Hier habe ich neben ein paar Signature Drinks – die sehr gemundet haben, aber deren Namen ich nicht mehr in Erinnerung habe – auch mal einen Klassiker gewagt, der mir bislang fremd war, den Army and Navy. Recht simpel, aber sehr effektiv in seiner zu gleichen Teilen erfrischenden und süßen Balance. Es folgte noch ein Modern Classic, der Bramble und auch der war crisp, saftig-frisch auf den Punkt gebracht. Leider war auch hier nicht viel los im Laden, sodass ich hier nicht die Atmosphäre bei Hochbetrieb erlebt habe – so oder so würde ich auf jeden Fall wiederkommen und kann einen Besuch sehr empfehlen. Sei es wegen der durchweg gut gemachten Drinks oder des coolen Interior Designs.

Army and Navy

| Gin
| Lemon
| Almond
| Angostura

Bramble

| Gin
| Lemon
| Simple Syrup
| Crème de Mûre

 

 

Copyright: Chester & Punk


Chester & Punk

Mit dem Chester & Punk schließt sich der Kreis der Aufzählung wieder, denn sie liegt sehr zentral in Málaga, direkt um die Ecke vom anfänglich erwähnten Renard Cocktail Club.

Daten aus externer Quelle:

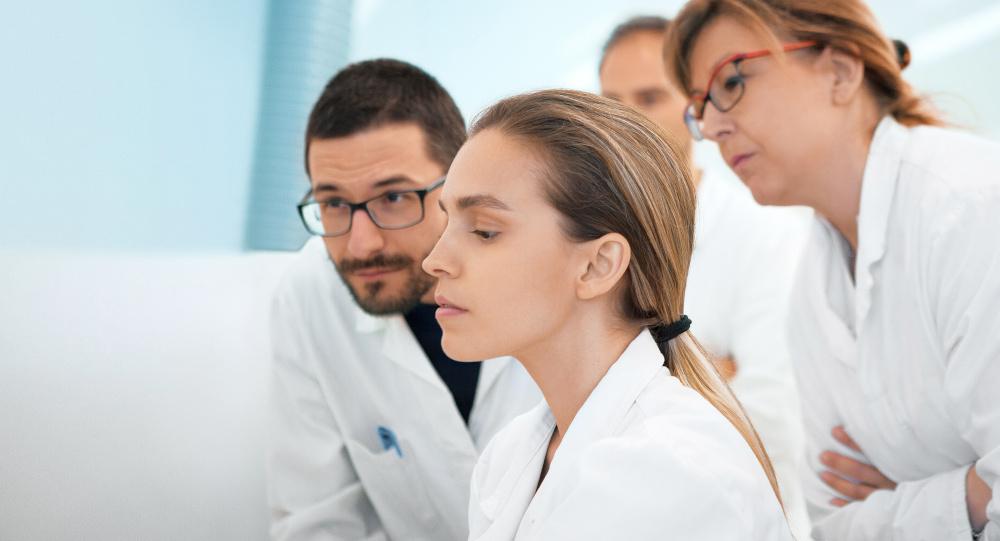 analizowanie badań przez przyszłych stomatologów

Dieser hatte mir ja schon gezeigt, dass die Lage nicht direkt eine Touri-Falle nahelegen muss und da das C&P bei Empfehlungen der anderen Bartender ganze drei Male genannt wurde, musste ja etwas dahinter stecken und das tat’s auch.

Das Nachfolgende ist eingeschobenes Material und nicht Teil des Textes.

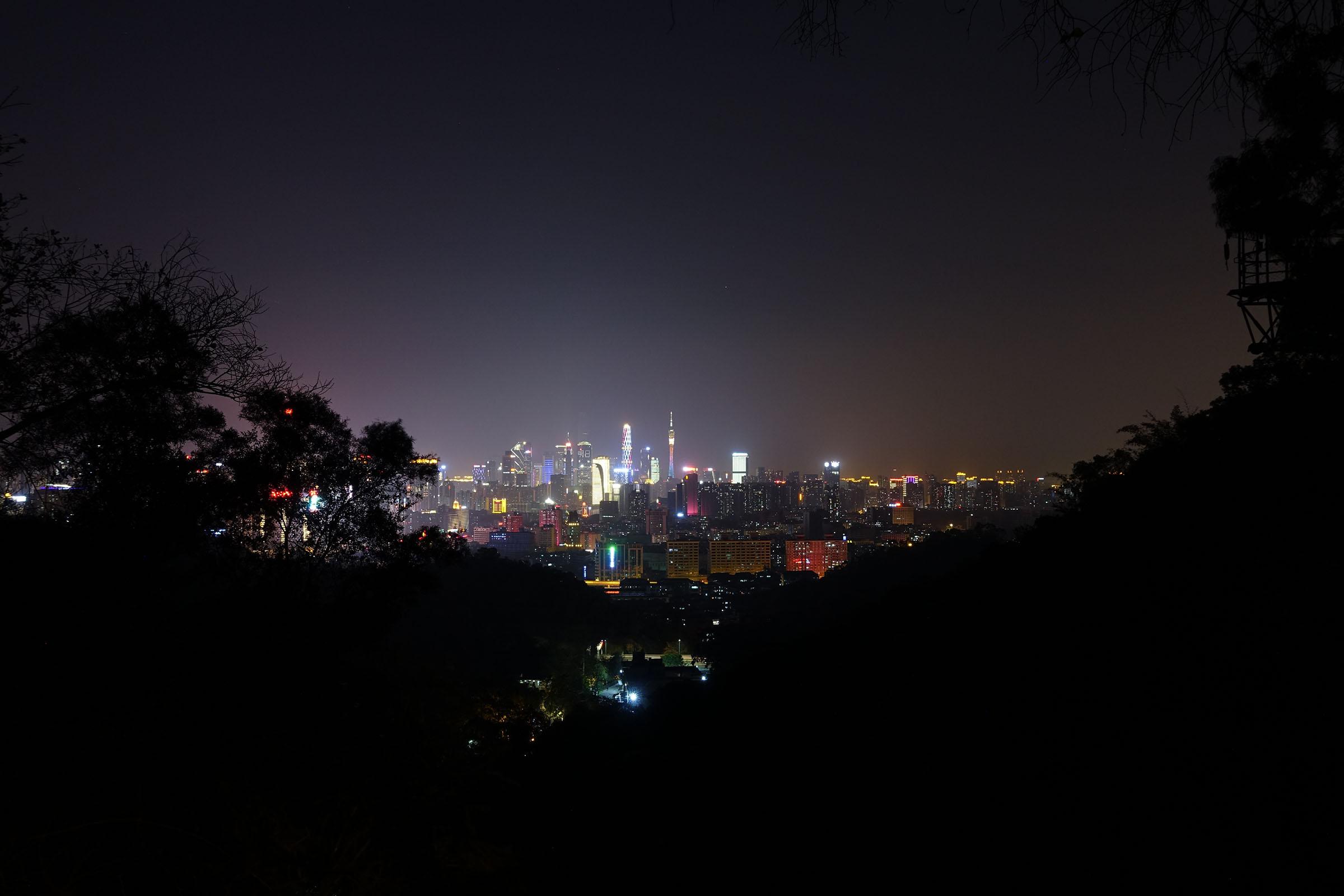 白云山夜景-山腰俯瞰广州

Der Stil der Bar gab mir ein Gefühl, als würde ich einer Mischung aus einem modernisierten American Diner und einem Punk Club sitzen, mit einerseits stilvollen Lederelementen, aber dann auch modernen Neon Signs an der Wand. Der Name deutet auch auf diese Zweigeteiltheit hin, selbst im Menü gibt es die „Chester Collection“, die aus Klassikern besteht und die „Punk Collection“, aus modernen Signatures bestehend. Wobei auch letztere oft einen Klassiker als Basis haben erkennen lassen, der nur interessant neu interpretiert wurde.

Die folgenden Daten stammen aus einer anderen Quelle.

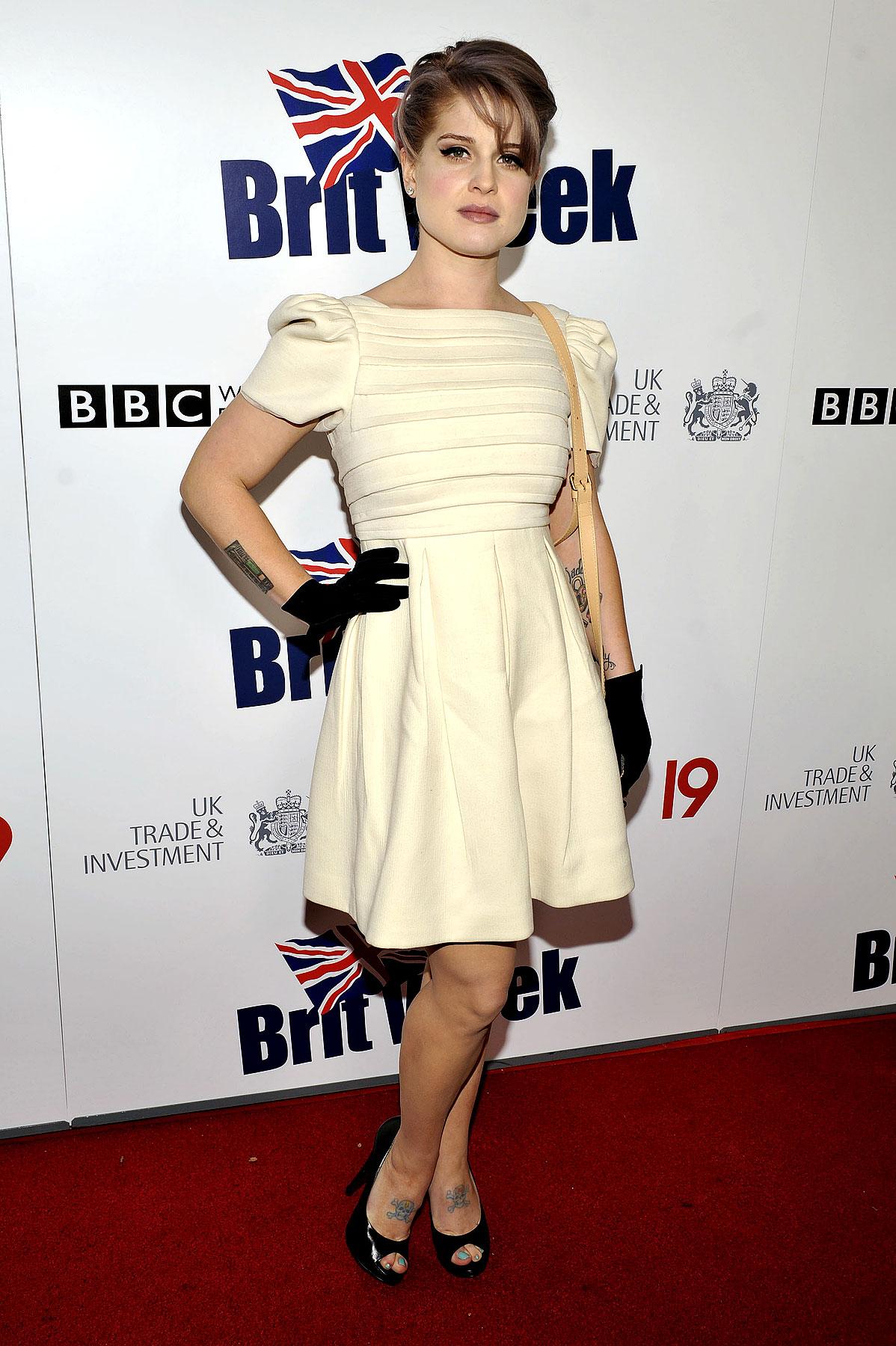 Fashion FTW: Kelly Osbourne Looks Prim & Proper On The Red Carpet (PHOTOS)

An der Backbar gab es viel zu sehen – ich tippte als teuerste Flasche auf einen Macallan 30 zu ca. 6.000 € die Flasche. Ein hipper Bartender mit Cap gab eine super Beratung ab und kreierte daraufhin tolle Drinks. Einerseits den Eternal, ein gut ausbalancierter und modernisierter Cosmopolitan. Die in moderner, hoher Qualität selber auf den Punkt zuzubereiten finde ich gar nicht so leicht und daher fand ich diesen Twist besonders spannend. Ich war skeptisch, ob er nicht zu floral und leicht schmecken würde, aber die feinen Noten von Hibiskus und Rosen waren sehr gut eingebettet und waren mir nicht zu penetrant. Zudem war die Präsentation des Drinks in einer mit Rauch gefüllten Glasglocke grandios. Auch der moderne Riff auf einen White Lady wiederum, der Punk-Da, sollte bei Besuch dringend ausprobiert werden. Absolut genial wie die verschiedenen Notes hier miteinander harmonieren, trotzdem einzeln klar heraus schmeckbar sind und der Drink trotzdem nicht überladen wirkt. Die Präsentation im Panda arbeitet natürlich viel mit dem Augenzwinkern, der Punkhaarschnitt an ihm passend zum Thema der Bar hat mich dann tatsächlich auch schmunzeln lassen.

Eternal

| VOX Vodka
| Kaffir Lime
| Hibiscus
| Verdejo
| Rose

Punk-Da

| Gin Roku
| Yuzu
| Ginger
| Peach
| Jasmine


Abschließend kann man festhalten, dass mich die reine Menge, aber auch Qualität der Bars in der Stadt an der spanischen Küste durchaus positiv überrascht hat. Für eine Stadt mit „nur“ 600.000 Einwohnern gibt es durchaus die Qual der Wahl und ein paar bekannte, wie das Speakeasy „The Pharmacy“ haben wir hier noch nicht besprochen, da es mich persönlich auch ein wenig enttäuschte und der Besuch recht kurz ausfiel.

Die schiere Anzahl an Bars mit gewissem Anspruch lässt sich natürlich auch auf den Status Málagas als großer Tourismus-Hotspot zurückführen, gleichzeitig hat sich das aber nie merklich auf die Art oder Qualität eben jener Cocktail Joints ausgewirkt. Klar, im Schnitt sind die Drinks vllt. ein wenig auf der süffigeren Seite als in ein paar anderen mitteleuropäischen Städten oder in den Staaten, dies sieht man aber generell öfters im Süden Europas dank der anderen Temperaturen. So oder so kann Málaga auch moderne Cocktailkultur und hat damit generell unfassbar viel als Reiseziel anzubieten.